Another recommendation is related to the techniques that should be used for surrogate end-points measurements; accordingly, the most reproducible techniques are endorsed (e.g., MRI, PET), while centralized analysis should be settled by core laboratories[1]. Nonetheless, patient selection is of the essence. When designing a new clinical trial, confounders such as gender, age, comorbidities, concomitant medications, disease vulnerability and severity should always be taken into consideration, if possible by means of predictive scores of outcomes[1,103]. The focus for inclusion/exclusion criteria in the trial should be on subpopulations with poor prognosis, as they are the target patient that could benefit the most from SCT[1].

New “mechanistic” end-points are required in order to better understand the regeneration capacity of the adult mammalian heart and to validate hypothesis on SCs mechanisms of action; these novel end-points should be integrated in traditional safety and efficacy end-points - either surrogate or clinical, only after proper validation in the preclinical research field and in agreement with regulatory recommendations[1].

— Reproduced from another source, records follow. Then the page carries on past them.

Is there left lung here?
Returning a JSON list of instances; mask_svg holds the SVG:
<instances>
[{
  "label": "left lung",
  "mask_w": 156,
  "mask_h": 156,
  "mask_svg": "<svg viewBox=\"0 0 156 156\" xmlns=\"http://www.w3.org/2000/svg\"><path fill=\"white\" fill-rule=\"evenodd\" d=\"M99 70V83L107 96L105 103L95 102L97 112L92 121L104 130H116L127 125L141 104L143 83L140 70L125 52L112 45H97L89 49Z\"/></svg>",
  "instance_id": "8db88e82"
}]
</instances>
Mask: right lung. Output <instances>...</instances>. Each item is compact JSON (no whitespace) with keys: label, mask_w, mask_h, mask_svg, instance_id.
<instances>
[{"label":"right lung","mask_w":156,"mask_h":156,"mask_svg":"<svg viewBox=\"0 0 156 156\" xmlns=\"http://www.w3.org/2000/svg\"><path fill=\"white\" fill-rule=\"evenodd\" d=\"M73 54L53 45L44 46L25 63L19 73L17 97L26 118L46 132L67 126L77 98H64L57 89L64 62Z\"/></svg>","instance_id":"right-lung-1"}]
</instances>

With regard to the aforementioned recommendations, in their position paper issued on May 2017, TACTICS highlights the challenges in the field of cardiovascular regenerative medicine for the next decade. Among their global aims are achieving uniformity and, consequently, meeting the required norms for clinical research of animal models for cardiovascular research; using collective achievement of phase III multicenter clinical trials that are optimally designed to improve standard of care in cardiovascular medicine and demonstrate the clinical efficiency of SCT. The last but not the least goal is to certify implementation of accepted SCT via transnational standardization of regulatory requirements.

Regarding initiation of future autologous bone marrow cells clinical trials in AMI, the recommendation is to await results from on-going BAMI trial (NCT01569178)-multicenter, randomized, controlled, phase III study-designed to assess efficacy of SCT with concern to morbidity and mortality in patients with reduced LVEF after successful reperfusion when compared to a control group of patients undergoing best medical care.

As for clinical trials in HF, cardiopoietic cells-either primary or engineered - should be used. Taking into consideration the documented safety of SCT approaches, trials evaluating repeated administration should be studied in order to enhance long term clinical outcome[19].

CONCLUSION

SCT in ischemic cardiac disease is characterized by high heterogeneity in the assessment of therapeutic benefits due in part to the imprecise end-points. Apart from the classic structural parameters, new emerging imaging or biological markers promise to enlighten the field of cardiac regeneration offering less debatable results.